## begin
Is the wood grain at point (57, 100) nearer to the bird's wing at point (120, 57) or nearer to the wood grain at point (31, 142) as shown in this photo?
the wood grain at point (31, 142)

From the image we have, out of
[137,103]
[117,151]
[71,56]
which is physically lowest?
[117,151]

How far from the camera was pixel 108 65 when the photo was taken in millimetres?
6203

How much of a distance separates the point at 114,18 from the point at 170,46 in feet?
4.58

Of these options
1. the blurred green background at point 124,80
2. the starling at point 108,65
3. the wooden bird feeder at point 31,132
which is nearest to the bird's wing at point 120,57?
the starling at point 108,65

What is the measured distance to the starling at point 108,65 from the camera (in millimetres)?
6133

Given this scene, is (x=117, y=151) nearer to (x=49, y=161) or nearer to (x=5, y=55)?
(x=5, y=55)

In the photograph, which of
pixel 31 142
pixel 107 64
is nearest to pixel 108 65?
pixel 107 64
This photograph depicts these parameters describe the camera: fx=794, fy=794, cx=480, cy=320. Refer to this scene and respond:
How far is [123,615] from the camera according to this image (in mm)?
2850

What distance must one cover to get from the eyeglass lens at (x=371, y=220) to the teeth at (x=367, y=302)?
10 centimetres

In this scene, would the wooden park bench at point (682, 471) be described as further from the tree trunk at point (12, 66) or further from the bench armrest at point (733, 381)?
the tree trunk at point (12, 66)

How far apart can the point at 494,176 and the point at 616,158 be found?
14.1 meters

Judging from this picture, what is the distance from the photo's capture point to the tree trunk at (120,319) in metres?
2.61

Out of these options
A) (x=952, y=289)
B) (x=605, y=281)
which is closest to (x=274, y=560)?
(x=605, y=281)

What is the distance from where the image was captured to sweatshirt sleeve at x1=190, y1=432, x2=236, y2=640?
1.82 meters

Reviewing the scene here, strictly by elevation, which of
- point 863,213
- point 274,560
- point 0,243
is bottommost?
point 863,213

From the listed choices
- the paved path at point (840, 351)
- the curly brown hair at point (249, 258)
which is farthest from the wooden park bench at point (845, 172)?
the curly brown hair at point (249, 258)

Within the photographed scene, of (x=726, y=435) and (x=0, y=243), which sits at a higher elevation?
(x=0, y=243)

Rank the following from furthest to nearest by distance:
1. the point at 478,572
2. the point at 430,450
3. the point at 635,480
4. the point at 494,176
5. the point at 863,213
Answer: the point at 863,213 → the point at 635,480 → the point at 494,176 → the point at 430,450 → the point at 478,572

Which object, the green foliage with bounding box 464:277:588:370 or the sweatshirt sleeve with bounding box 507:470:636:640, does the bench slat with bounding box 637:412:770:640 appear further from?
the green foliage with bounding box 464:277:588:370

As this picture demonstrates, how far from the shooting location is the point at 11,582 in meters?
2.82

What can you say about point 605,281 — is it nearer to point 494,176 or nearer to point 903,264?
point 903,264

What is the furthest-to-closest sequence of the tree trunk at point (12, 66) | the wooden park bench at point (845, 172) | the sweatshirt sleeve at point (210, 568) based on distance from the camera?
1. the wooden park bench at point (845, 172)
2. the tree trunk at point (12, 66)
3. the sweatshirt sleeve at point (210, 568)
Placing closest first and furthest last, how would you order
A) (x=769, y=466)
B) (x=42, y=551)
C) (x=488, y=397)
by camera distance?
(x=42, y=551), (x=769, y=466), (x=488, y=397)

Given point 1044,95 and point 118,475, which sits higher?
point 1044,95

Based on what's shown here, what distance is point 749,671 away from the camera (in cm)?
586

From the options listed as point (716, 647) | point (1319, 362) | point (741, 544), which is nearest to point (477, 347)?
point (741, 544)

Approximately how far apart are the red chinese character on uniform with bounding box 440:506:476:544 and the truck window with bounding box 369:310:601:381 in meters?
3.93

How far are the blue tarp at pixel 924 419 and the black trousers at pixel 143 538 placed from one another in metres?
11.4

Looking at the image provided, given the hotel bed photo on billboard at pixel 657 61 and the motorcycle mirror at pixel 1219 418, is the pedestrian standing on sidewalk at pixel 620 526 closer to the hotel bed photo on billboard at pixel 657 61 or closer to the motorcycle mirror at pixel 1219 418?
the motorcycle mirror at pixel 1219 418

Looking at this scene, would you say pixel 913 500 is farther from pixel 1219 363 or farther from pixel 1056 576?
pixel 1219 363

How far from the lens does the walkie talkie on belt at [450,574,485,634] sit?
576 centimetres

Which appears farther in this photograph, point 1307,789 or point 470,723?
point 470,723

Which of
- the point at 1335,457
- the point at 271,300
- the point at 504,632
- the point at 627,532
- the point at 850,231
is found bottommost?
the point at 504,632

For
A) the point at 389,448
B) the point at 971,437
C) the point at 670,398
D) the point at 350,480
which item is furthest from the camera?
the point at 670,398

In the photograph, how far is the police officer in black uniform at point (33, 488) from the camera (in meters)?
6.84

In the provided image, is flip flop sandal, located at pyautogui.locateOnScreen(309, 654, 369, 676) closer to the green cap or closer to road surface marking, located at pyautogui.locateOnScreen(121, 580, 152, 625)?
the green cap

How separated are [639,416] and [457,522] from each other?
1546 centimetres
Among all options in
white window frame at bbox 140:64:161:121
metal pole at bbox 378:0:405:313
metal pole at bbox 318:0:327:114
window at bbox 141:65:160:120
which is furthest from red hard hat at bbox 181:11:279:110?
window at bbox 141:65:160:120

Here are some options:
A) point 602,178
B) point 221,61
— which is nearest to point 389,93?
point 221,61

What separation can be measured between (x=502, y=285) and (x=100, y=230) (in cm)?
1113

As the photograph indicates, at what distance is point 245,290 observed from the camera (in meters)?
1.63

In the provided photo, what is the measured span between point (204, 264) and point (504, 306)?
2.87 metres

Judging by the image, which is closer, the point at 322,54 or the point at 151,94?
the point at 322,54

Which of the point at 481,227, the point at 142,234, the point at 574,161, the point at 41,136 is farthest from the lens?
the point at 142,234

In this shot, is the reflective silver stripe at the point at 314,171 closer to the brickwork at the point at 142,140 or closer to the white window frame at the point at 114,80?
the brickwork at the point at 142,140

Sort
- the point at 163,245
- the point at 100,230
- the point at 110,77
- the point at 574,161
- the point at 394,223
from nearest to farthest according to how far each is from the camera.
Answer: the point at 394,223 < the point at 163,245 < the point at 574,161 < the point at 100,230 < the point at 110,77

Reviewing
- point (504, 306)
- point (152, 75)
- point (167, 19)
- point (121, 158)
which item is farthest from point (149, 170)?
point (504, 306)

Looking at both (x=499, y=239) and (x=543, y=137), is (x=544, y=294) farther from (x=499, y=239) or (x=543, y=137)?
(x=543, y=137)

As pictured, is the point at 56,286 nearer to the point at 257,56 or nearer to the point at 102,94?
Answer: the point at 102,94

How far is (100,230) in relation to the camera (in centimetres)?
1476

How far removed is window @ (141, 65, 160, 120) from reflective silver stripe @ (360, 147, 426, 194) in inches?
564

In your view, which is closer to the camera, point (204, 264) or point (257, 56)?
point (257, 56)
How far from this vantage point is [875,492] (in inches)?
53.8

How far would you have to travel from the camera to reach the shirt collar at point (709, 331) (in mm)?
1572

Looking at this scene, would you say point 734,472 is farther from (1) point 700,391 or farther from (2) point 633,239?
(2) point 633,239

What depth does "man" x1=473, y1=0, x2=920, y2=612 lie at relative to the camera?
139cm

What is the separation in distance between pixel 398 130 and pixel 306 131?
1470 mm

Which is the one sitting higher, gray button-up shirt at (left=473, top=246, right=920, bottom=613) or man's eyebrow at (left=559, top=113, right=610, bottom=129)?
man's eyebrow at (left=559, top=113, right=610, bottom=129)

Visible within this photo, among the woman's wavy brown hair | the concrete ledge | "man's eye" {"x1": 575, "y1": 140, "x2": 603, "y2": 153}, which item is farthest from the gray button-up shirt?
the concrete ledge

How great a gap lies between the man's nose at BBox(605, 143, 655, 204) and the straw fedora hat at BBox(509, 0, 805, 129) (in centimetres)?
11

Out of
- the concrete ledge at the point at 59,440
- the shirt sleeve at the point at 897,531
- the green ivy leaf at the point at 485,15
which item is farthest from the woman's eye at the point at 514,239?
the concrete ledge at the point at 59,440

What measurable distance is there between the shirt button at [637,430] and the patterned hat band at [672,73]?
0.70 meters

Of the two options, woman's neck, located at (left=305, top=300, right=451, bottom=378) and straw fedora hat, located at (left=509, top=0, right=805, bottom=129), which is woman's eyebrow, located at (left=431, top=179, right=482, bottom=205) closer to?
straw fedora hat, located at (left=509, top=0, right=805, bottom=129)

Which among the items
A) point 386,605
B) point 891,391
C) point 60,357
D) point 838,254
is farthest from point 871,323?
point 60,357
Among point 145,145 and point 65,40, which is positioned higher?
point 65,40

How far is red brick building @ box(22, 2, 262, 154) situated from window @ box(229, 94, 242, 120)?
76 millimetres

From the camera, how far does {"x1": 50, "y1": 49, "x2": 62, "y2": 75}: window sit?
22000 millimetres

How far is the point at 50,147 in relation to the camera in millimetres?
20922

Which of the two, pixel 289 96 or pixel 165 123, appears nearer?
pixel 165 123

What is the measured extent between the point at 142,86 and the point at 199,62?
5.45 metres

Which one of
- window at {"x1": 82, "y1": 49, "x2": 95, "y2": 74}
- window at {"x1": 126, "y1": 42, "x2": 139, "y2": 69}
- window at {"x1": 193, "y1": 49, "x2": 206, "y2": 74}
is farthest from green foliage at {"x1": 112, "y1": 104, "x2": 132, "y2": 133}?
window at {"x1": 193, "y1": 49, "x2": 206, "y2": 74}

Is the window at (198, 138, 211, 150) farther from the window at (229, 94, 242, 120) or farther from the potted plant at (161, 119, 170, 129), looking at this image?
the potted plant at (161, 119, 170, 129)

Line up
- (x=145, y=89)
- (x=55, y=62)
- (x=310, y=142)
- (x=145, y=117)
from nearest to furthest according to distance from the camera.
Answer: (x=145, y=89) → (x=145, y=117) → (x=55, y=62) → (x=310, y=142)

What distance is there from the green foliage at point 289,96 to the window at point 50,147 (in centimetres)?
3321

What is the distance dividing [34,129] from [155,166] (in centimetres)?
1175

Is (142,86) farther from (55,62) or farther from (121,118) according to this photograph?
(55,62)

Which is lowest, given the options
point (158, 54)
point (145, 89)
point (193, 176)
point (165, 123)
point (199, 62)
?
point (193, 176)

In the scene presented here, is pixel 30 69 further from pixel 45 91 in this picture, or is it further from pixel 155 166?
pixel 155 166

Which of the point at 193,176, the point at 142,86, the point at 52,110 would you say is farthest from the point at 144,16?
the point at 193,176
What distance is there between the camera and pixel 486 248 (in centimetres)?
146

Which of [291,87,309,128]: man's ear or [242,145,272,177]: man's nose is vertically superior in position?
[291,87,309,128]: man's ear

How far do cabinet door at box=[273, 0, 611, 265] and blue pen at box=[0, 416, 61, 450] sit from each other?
## end
AIM OF THE EXERCISE:
Print exactly the lines from the one with "Which one of" through the end of the data, inclusive.

OUTPUT OF THE TASK:
Which one of
- window at {"x1": 82, "y1": 49, "x2": 95, "y2": 74}
- window at {"x1": 126, "y1": 42, "x2": 139, "y2": 69}
- window at {"x1": 193, "y1": 49, "x2": 206, "y2": 74}
is farthest from green foliage at {"x1": 112, "y1": 104, "x2": 132, "y2": 133}?
window at {"x1": 193, "y1": 49, "x2": 206, "y2": 74}

Is the window at (198, 138, 211, 150) farther from the window at (229, 94, 242, 120) or farther from the potted plant at (161, 119, 170, 129), looking at this image?
the potted plant at (161, 119, 170, 129)

Line up
- (x=145, y=89)
- (x=55, y=62)
- (x=310, y=142)
- (x=145, y=117)
from nearest to furthest according to distance from the camera.
Answer: (x=145, y=89) → (x=145, y=117) → (x=55, y=62) → (x=310, y=142)

What distance is there from the green foliage at point 289,96 to the window at point 50,147 (in centimetres)?
3321

What is the distance dividing [34,129] from [155,166] (in centimetres)?
1175

Is (142,86) farther from (55,62) or farther from (121,118) according to this photograph?
(55,62)

Which is lowest, given the options
point (158, 54)
point (145, 89)
point (193, 176)
point (165, 123)
point (199, 62)
?
point (193, 176)

In the scene presented here, is pixel 30 69 further from pixel 45 91 in this picture, or is it further from pixel 155 166?
pixel 155 166

Which of the point at 193,176, the point at 142,86, the point at 52,110 would you say is farthest from the point at 144,16?
the point at 193,176
What distance is there between the camera and pixel 486 248 (in centimetres)?
146

Which of [291,87,309,128]: man's ear or [242,145,272,177]: man's nose is vertically superior in position?
[291,87,309,128]: man's ear

How far do cabinet door at box=[273, 0, 611, 265] and blue pen at box=[0, 416, 61, 450] sit from each other?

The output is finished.